Sonstige Hilfeleistung

von Benjamin Thoran

(bt) Ein losgerissenes Metallteil sorgte heute Nacht für einen kurzfristigen Engpass bei der Abwasserentsorgung am Hebewerk der Kläranlage. Die durch das Hochwasser und die ergiebigen Niederschläge derzeit angespannte Lage hätte zu Problemen bei der Abwasserableitung führen können. Dank des Einsatzes der Feuerwehr ging alles glimpflich aus.

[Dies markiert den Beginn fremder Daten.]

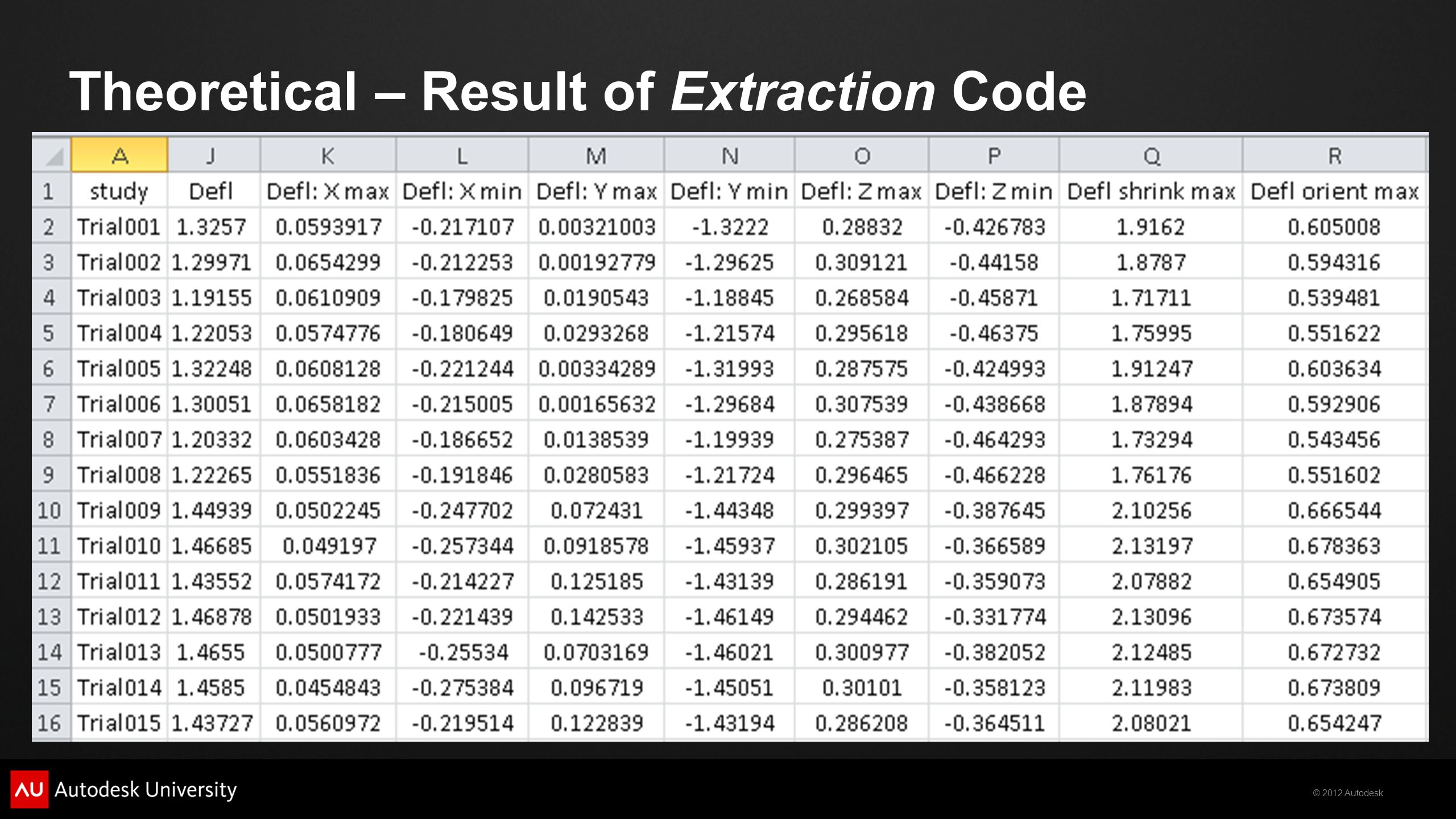 © 2012 Autodesk Theoretical – Result of Extraction Code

Fotos: Arlt, Balzer und Schmidt, FF Stadt Bruchköbel-Innenstadt

Um kurz nach Mitternacht lief eine Alarmmeldung bei der Rufbereitschaft des Bauhofes ein. Eine der beiden Förderschnecken am Hebewerk in der südlichen Innenstadt meldete eine Störung. Vor Ort entdeckten die Mitarbeiter dann den Grund: Ein Teil der Blechverkleidung, die eigentlich zur Verbesserung der Förderleistung angebracht ist, hatte sich losgerissen und war in der Förderschnecken verkeilt. Warum ist bislang unklar. Weil die Wassermassen im Zulaufbecken rasch anschwollen, wurden von den Mitarbeitern der Rufbereitschaft umgehend Notpumpen in Betrieb genommen und die Feuerwehr angefordert.

Um das abgerissene Teil der Schutzverkleidung bergen zu können, schaffte die Feuerwehr mit zwei Schraubzwingen zunächst Festpunkte am Blech. Diese wurden mit Endlosschlingen angeschlagen und zunächst mit Hilfe eines Krans gesichert. „Wichtig war besonders, ein unkontrolliertes Lösen des Bleches zu verhindern. Wäre es ins Sammelbecken gestürzt, hätte es große Probleme oder gar Beschädigungen bei der Inbetriebnahme der Förderschnecken geben können. Das hätte einen weitreichenden Ausfall der regulären Wasserförderung zur Folge gehabt. Lediglich die Notpumpen hätten noch funktioniert“, erklärte ein Sprecher der Feuerwehr die Lage.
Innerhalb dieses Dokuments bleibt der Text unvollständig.